(Records excerpted from a collection)

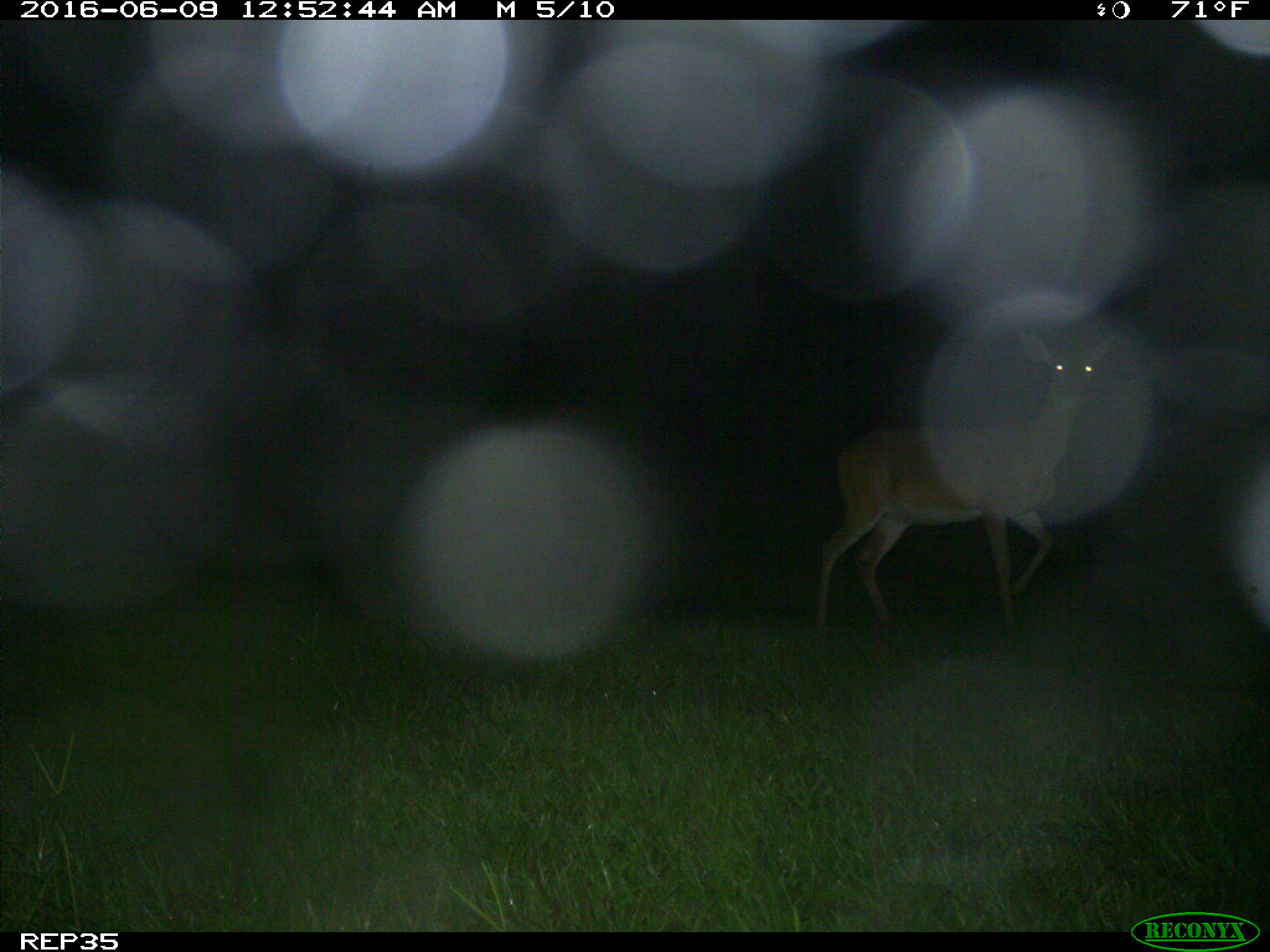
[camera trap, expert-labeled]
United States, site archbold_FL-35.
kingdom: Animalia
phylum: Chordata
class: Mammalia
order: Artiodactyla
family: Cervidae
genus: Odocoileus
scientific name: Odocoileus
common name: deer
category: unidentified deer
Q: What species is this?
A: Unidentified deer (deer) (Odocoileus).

--

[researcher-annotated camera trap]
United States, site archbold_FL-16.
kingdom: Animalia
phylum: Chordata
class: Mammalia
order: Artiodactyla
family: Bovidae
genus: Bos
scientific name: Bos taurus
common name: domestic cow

WHAT THE TASK REQUIRES
A single figure is expected: the count of lines in the data above that include the word "camera".

SOLUTION BELOW
2